_TEXTO PROPORCIONADO_
----------------

28 de agosto de 2009

Escapada a la Sierra. Cena en el hotel.

Panorámica del restaurante.

La mayoría parejitas, algunas mujeres juntas y tres mujeres solas; una soy yo. (¿Estoy siendo un poco andrófoba o me parece que las mujeres somos siempre más valientes para movernos solas?) Una mujer japonesa de unos cincuenta con su libro, una mujer de unos setenta y cinco con su bastón, y yo, con mi libro como bastón. Es broma. O no. He venido sola porque me apetecía; tenía ganas de leer, escribir y pensar tranquilamente. Pero reconozco que el momento restaurante fino sin acompañante es un poco duro.

----------------

[Fragmento de un conjunto de datos]
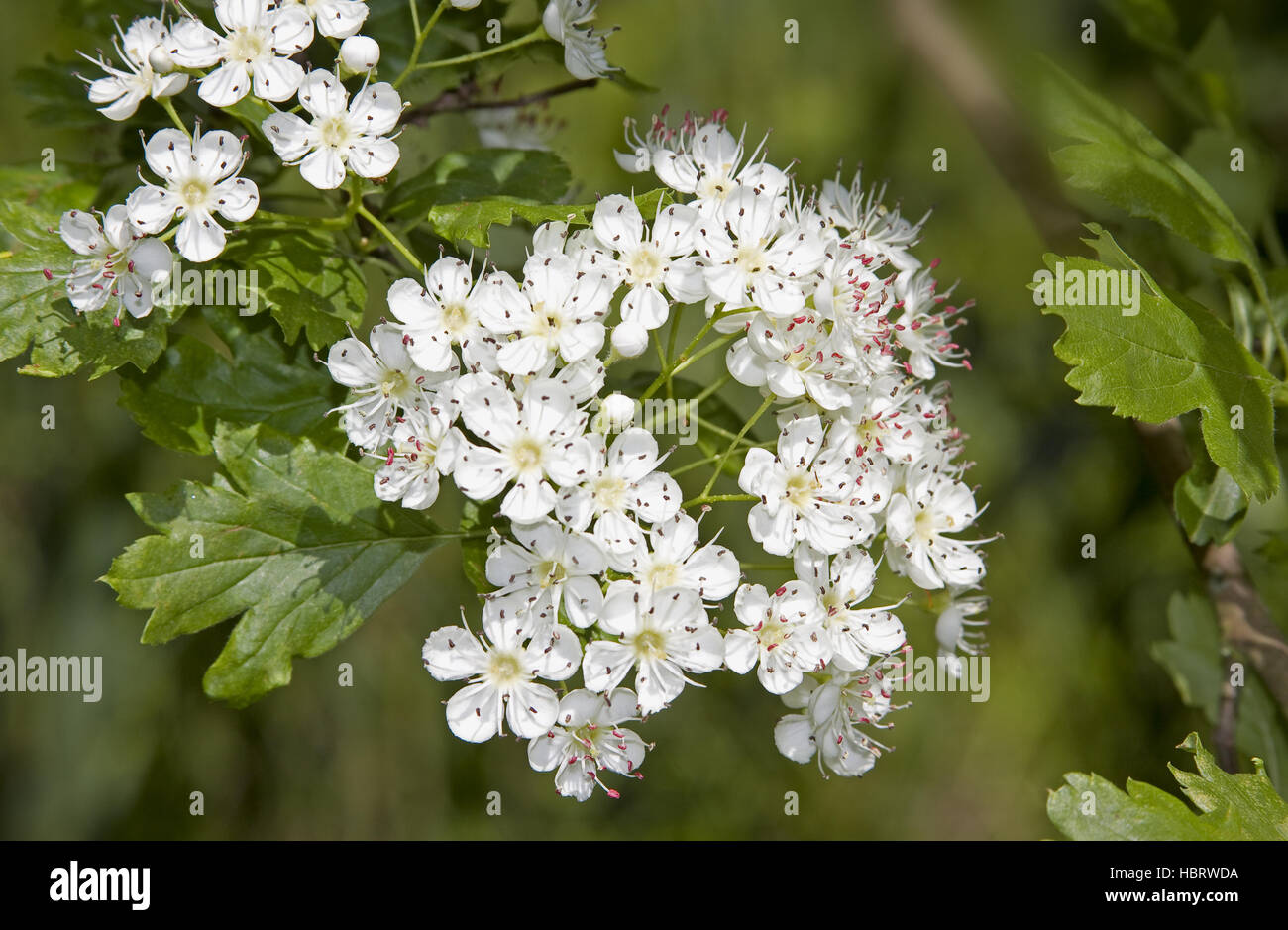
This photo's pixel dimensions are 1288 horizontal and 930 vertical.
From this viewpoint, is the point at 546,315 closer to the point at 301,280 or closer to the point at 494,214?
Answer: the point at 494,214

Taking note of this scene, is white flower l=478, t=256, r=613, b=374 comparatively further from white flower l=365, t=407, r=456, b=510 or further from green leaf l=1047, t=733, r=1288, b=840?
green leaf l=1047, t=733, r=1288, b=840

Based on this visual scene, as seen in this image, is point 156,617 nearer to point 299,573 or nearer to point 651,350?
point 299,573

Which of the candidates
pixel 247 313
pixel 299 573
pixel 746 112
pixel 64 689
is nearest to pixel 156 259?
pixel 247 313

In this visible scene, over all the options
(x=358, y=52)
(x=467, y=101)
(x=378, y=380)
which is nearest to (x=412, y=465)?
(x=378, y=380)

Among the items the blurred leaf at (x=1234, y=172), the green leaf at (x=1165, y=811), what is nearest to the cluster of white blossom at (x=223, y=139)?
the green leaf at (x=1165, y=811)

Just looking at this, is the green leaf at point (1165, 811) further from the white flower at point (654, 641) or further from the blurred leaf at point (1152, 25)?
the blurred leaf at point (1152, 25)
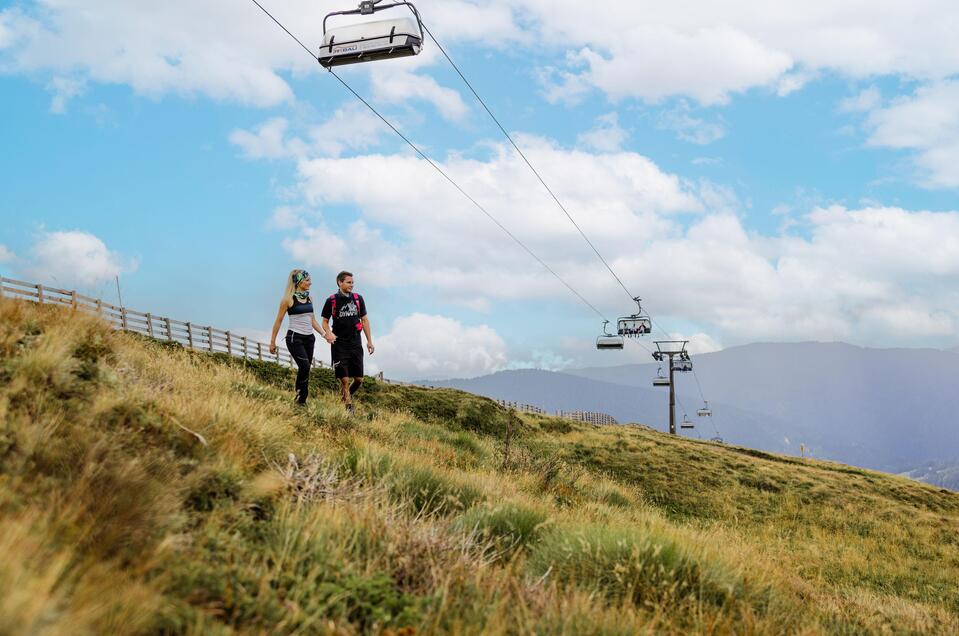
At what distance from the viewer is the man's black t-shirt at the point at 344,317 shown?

----------------

_LISTA DE TAREAS_
A – Reproduce el texto de la escapada a la Sierra desde "La mayoría parejitas, algunas" hasta "un poco duro.", cambiando "restaurante fino" por "restaurante elegante".
B – Prosigue el texto de la escapada a la Sierra a partir de su última oración.
Los datos constituyen un material independiente del texto de la escapada a la Sierra.

_RESPUESTAS A TAREAS_
A –
La mayoría parejitas, algunas mujeres juntas y tres mujeres solas; una soy yo. (¿Estoy siendo un poco andrófoba o me parece que las mujeres somos siempre más valientes para movernos solas?) Una mujer japonesa de unos cincuenta con su libro, una mujer de unos setenta y cinco con su bastón, y yo, con mi libro como bastón. Es broma. O no. He venido sola porque me apetecía; tenía ganas de leer, escribir y pensar tranquilamente. Pero reconozco que el momento restaurante elegante sin acompañante es un poco duro.

B –
Es todo un poco frío, hierático, incluidos los camareros, que son los únicos que podrían aportar un poco de calor a este cuadro invernal. Saco mi libro, leo un rato, lo cierro; de ambas formas me hace compañía. Y también me dedico a observar. El áspero camarero con aspecto compungido me lo pone fácil; tarda una eternidad. Me ha tocado estar dentro porque las mesas de la terraza estaban reservadas; allí, por lo que puedo ver, todos parecen más animados en sus conversaciones, incluso se ríen. Pero en la sala hay un ambiente civilizado donde todos hablan para el cuello de su camisa y se diría que parte del protocolo es la ausencia de sonrisa.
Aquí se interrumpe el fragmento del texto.